### TASK INSTRUCTIONS
A - In the article about Harold Hongju Koh, what position is he expected to be confirmed for by the Senate?
B - Go on with the article about Harold Hongju Koh, picking up right after its final sentence.

### DOCUMENT EXCERPT
Post by frigidmagi »

newsweek
Harold Hongju Koh is a tweedy, brainy legal scholar who writes brilliant law-review articles that are carefully reasoned, if more or less impenetrable to non-lawyers. He will likely be confirmed by the Senate as the top legal adviser to the State Department, and he should be. But his rather abstruse views on what he calls "transnational jurisprudence" deserve a close look because—taken to their logical extreme—they could erode American democracy and sovereignty.

Koh is "all about depriving American citizens of their powers of representative government by selectively imposing on them the favored policies of Europe's leftist elites," says Edward Whelan, a lawyer and head of the Ethics and Public Policy Center, a conservative Washington policy group. Whelan's tone is alarmist, but he raises legitimate questions. Koh is well within the mainstream of the academic establishment at elite law schools like Yale—but the mainstream runs pretty far to the left. At his confirmation hearings, Koh, who is in "no comment" mode until then, will find himself defending some statements that irk centrists and conservatives.

In 2002, Koh asserted that the planned invasion of Iraq—which then-senator, now–Secretary of State Hillary Clinton supported—"would violate international law." That raises the interesting question of whether Koh, as the State Department's lawyer, would try to stop the unilateral use of force by the Obama administration—an armed intervention in, say, Pakistan that lacked U.N. backing. In 2004, Koh asserted that President Bush (by invading Iraq and flouting the Geneva accords) had put the United States into an "axis of disobedience" to international law along with North Korea and Saddam Hussein's Iraq—thereby forfeiting the credibility needed to persuade other nations to obey the law. Adoption of his ideas could expose U.S. companies to multibillion-dollar liabilities merely for doing business in countries run by human-rights violators. Would Koh argue that the United States should submit to the jurisdiction of the International Criminal Court, even if it means extraditing American officials to be tried as war criminals? Would he argue that a global-warming treaty not ratified by the United States was nonetheless legally binding? At his confirmation hearings (probably later this month), Congress will want to know. (A member of the Obama team who has studied Koh's work, but declined to be identified in advance of the hearings, insists that his ideas are more nuanced than isolated quotes might suggest, and that Koh knows how to make tough trade-offs between academic theories and national interest.)

Koh argues that American law should reflect "transnational" legal values—and that in an interconnected world it inevitably does to some extent already. In his writings, Koh has campaigned to expand some rights guaranteed by the U.S. Constitution—and perhaps shrink some others, including the First Amendment's guarantee of free speech—to better conform to the laws of other nations. He has, for instance, pushed for a more expansive view of what constitutes "cruel and unusual punishment" under the Eighth Amendment. Koh's views are in tune with—if bolder than—those of a majority of the Supreme Court on some issues. Indeed, the justices cited foreign and international laws as support for their 2003 decision in Lawrence v. Texas striking down a Texas law against gay sex, and their 2005 decision, Roper v. Simmons, overturning the death penalty for juveniles in murder cases. Justice Ruth Bader Ginsburg recently defended the practice of citing international and foreign judicial precedents in Supreme Court decisions, implying that they never make a difference in the outcome. "Why shouldn't we look at the wisdom of a judge from abroad with at least as much ease as we would read a law-review article written by a professor?" she asked.

Dataset listing:

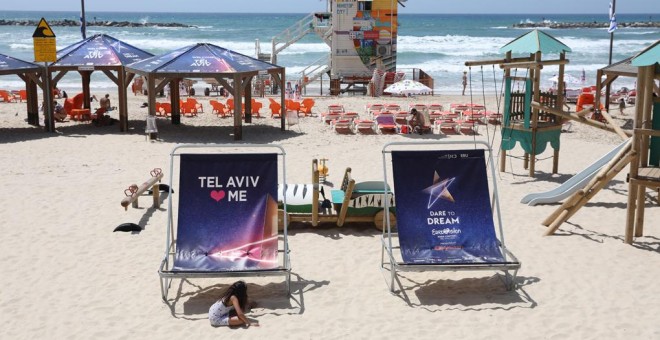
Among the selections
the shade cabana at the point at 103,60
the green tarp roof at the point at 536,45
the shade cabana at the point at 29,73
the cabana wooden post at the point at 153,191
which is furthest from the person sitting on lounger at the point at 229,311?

### ANSWERS FOR THE EXERCISE
A - Top legal adviser to the State Department.

B -
But Koh would go much further. To show regard for "the opinions of mankind," he asserted in a 2002 law review article, the death penalty "should, in time, be declared unconstitutional." Were his writings to become policy, judges might have the power to use debatable interpretations of treaties and "customary international law" to override a wide array of federal and state laws affecting matters as disparate as the redistribution of wealth and prostitution. He has campaigned to write into U.S. law the United Nations "Convention on the Elimination of All Forms of Discrimination Against Women," signed by President Carter in 1980 but never ratified by Congress. A U.N. committee supervising the treaty's implementation has called for the "decriminalizing of prostitution" in China, the legalization of abortion in Colombia, and the abolition of Mother's Day in Belarus (for "encouraging woman's traditional roles"). In 2002 Senate testimony, Koh stressed that these reports are not binding law, and he dismissed as "preposterous" the notion that the treaty would "somehow require the United States to abolish Mother's Day." Still, the reports are very much part of the "transnational" legal process that Koh celebrates.

It is perhaps too easy to protest that transnational law enthusiasts such as Koh want to transform the United States into Denmark. He is no Baltasar Garzón, the flamboyant, media-hungry Spanish magistrate who sought the extradition of Chile's Augusto Pinochet on charges that the Latin American strongman had Spaniards tortured and killed—and who is now weighing a possible case against some top Bush administration lawyers who gave advice clearing the way for the alleged torture of terror suspects. Koh believes in the slow and reasoned evolution of the law, not showy prosecutions. His parents came to America to flee an oppressive South Korean regime. His work in the Reagan Justice Department and as an assistant secretary of state in the Clinton administration aroused little controversy. Some prominent conservatives, including Bush's solicitor general, Ted Olson, support his nomination, praising his ability, if not his ideas. Normally, the Senate ratifies a president's subcabinet appointments unless they are off the wall. Koh is not.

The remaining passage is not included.